AIM OF THE EXERCISE –
Revise the part of the X86_64 QBE commit that begins with "Change-Id: Ia28c93f98b09939806d91ff0bd7392e58996d108" and ends with "Arm and X86.", and give it again with "compiler_defs.h" in place of every "compiler_enums.h".

SOURCE EXTRACT –
>>>>>

X86_64 QBE: use RIP addressing

Take advantage of RIP addressing in 64 bit mode to improve the code
generation for accesses to the constant area as well as packed switches.
Avoid computing the address of the start of the method, which is needed
in 32 bit mode.

To do this, we add a new 'pseudo-register' kRIPReg to minimize the
changes needed to get the new addressing mode to be generated.

Change-Id: Ia28c93f98b09939806d91ff0bd7392e58996d108
Signed-off-by: Mark Mendell <mark.p.mendell@intel.com>
diff --git a/compiler/dex/compiler_enums.h b/compiler/dex/compiler_enums.h
index 3b3170e..a3fe8ad 100644
--- a/compiler/dex/compiler_enums.h
+++ b/compiler/dex/compiler_enums.h
@@ -606,7 +606,7 @@
 };
 std::ostream& operator<<(std::ostream& os, const SelectInstructionKind& kind);
 
-// LIR fixup kinds for Arm
+// LIR fixup kinds for Arm and X86.
 enum FixupKind {
   kFixupNone,
   kFixupLabel,             // For labels we just adjust the offset.
@@ -624,6 +624,7 @@
   kFixupMovImmHST,         // kThumb2MovImm16HST.
   kFixupAlign4,            // Align to 4-byte boundary.
   kFixupA53Erratum835769,  // Cortex A53 Erratum 835769.
+  kFixupSwitchTable,       // X86_64 packed switch table.

<<<<<

STORED DATA –
>>>>>

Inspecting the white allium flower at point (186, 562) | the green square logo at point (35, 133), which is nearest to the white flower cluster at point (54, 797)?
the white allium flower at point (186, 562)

<<<<<

ANSWER TO THIS EXERCISE –
Change-Id: Ia28c93f98b09939806d91ff0bd7392e58996d108
Signed-off-by: Mark Mendell <mark.p.mendell@intel.com>
diff --git a/compiler/dex/compiler_defs.h b/compiler/dex/compiler_defs.h
index 3b3170e..a3fe8ad 100644
--- a/compiler/dex/compiler_defs.h
+++ b/compiler/dex/compiler_defs.h
@@ -606,7 +606,7 @@
 };
 std::ostream& operator<<(std::ostream& os, const SelectInstructionKind& kind);
 
-// LIR fixup kinds for Arm
+// LIR fixup kinds for Arm and X86.